##### TEXT SECTION #####

The nature of margin trading
Margin trading is more common with Forex than cryptocurrencies. But there are exceptions. According to this Bitcoin trading manual, traditional financial markets traders are used to margin trading with cryptocurrencies, but they are trading CFDs and not actual cryptos. Now that margin trading may become possible with actual cryptos on Binance, does this mean the CFD brokerages will disappear and Binance will get more customers? Well, it depends on a few factors.
The leverage and the spread are primary indicators of a person’s interest in a platform. If Binance hits the mark, then yes, more people will appear on the platform. But will the old ones remain?
Not everyone is a margin trader
You see, margin trading is quite limited, so to speak. Sure, traders are able to generate a lot more profits thanks to leverage, but what needs to be considered is the “narrow margin” that these traders have to execute the trades. Forex may be an ideal market for this type of trading because of the relatively low volatility, but when it comes to cryptocurrencies, margin trading can be only one of two things: a blessing, or a curse.

#####

• JOB 1: List every line of the records that contains the word "between", matching its case exactly.

##### DATA TO PROCESS #####

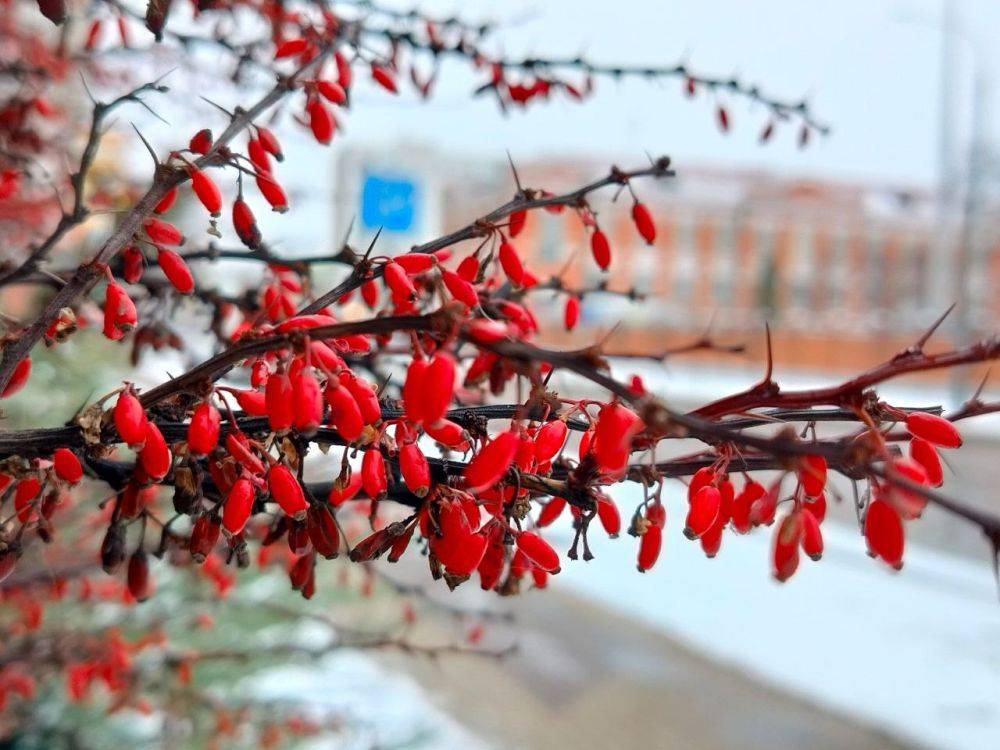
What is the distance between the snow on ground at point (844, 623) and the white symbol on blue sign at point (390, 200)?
2.54 metres

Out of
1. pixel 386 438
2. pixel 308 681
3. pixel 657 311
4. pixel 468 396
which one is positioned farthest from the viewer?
pixel 657 311

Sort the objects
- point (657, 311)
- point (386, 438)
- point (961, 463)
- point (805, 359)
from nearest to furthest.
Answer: point (386, 438) < point (961, 463) < point (805, 359) < point (657, 311)

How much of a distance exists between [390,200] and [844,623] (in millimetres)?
3907

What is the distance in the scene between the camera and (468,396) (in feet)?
3.84

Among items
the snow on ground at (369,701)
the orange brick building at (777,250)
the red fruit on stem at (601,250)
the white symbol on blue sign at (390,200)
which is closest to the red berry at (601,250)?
the red fruit on stem at (601,250)

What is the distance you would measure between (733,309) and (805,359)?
49.9 ft

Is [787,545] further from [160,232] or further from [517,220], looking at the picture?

#####

• JOB 2: Replace "volatility" with "liquidity" and write out the margin trading text from "Not everyone is" to "or a curse." with that change.

• EXERCISE RESPONSE 1:
What is the distance between the snow on ground at point (844, 623) and the white symbol on blue sign at point (390, 200)?
How much of a distance exists between [390,200] and [844,623] (in millimetres)?
What is the distance in the scene between the camera and (468,396) (in feet)?
What is the distance you would measure between (733,309) and (805,359)?

• EXERCISE RESPONSE 2:
Not everyone is a margin trader
You see, margin trading is quite limited, so to speak. Sure, traders are able to generate a lot more profits thanks to leverage, but what needs to be considered is the “narrow margin” that these traders have to execute the trades. Forex may be an ideal market for this type of trading because of the relatively low liquidity, but when it comes to cryptocurrencies, margin trading can be only one of two things: a blessing, or a curse.